-- Passage --
# # # #
Le traitement repose sur l’arrêt complet et définitif du tabac, qui est assez souvent très difficile à obtenir et les antiagrégants. Les analogues de la prostacycline IV ( iloprost, Ilomédine®) est utile en cas de poussée, en hospitalisation.
Artérite digitale :
Chez un homme d’âge moyen, tabagique, aux autres facteurs de risque cardiovasculaire ( diabète, HTA, syndrome dysmétabolique, dyslipidémie), il faut rechercher une artérite digitale. Les pouls radiaux ou cubitaux peuvent être abolis. Il existe des troubles trophiques avec peau sèche, cyanosée, des souffles sur les trajets artériels et d’autres manifestations de l’athérome.
Le malade est confié au chirurgien vasculaire après réalisation d’un échodoppler de débrouillage.
Maladie de Takayasu :
La maladie de Takayasu touche les femmes entre 20 et 30 ans. Outre le syndrome de Raynaud, il peut exister une claudication d’effort des membres supérieurs, un syndrome postural, une asymétrie tensionnelle.
Les examens d’imagerie (angioscanner ou angio-IRM surtout) montrent des images évocatrices (sténoses, dilatations, atteinte en particulier de la portion post-vertébrale de la sous-clavière).
Il n’existe classiquement pas de facteur de risque cardiovasculaire. Une association avec une maladie de Crohn ou des antécédents de tuberculose peuvent se voir.
Le malade est confié au spécialiste.
# # # #
-- Les données --

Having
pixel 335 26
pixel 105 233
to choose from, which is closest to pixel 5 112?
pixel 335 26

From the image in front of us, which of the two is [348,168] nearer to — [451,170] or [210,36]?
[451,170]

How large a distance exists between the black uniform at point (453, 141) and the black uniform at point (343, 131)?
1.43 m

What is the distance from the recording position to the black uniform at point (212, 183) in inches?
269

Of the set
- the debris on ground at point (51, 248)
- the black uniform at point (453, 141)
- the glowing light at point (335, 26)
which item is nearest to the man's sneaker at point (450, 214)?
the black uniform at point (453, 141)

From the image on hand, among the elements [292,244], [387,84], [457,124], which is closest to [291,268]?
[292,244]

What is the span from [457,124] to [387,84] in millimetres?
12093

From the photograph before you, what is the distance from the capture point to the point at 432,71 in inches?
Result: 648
# # # #
-- Détails de la tâche --
Poursuivez, s'il vous plaît, le passage sur les artériopathies à partir de sa dernière phrase. Les données constituent un matériau distinct du passage.

-- Résultat --
Maladie des engins vibrants :
Chez un homme exposé depuis plus de six mois à des microtraumatismes, avec présence de paresthésies (syndrome du canal carpien), il faut penser à la maladie des engins vibrants. Il existe souvent un tabagisme qu’il faudra savoir sevrer et un reclassement professionnel est le plus souvent nécessaire.
Phénomène de Raynaud unilatéral :
Un phénomène de Raynaud unilatéral oriente vers une anomalie vasculaire du membre homolatéral.
L’abolition d’un pouls, un souffle sousclavier sont recherchés. Un échodoppler artériel puis un angioscanner ou angio-IRM davantage qu’une artériographie sont à effectuer.
Les anomalies de l’artère sous-clavière peuvent entraîner un phénomène de Raynaud par embolies distales ( défilé costoclaviculaire, athérome, artérites).
Les sujets utilisant la paume de la main comme outil dans les loisirs ou le travail peuvent constituer des anévrismes de l’artère cubitale avec embolies distales.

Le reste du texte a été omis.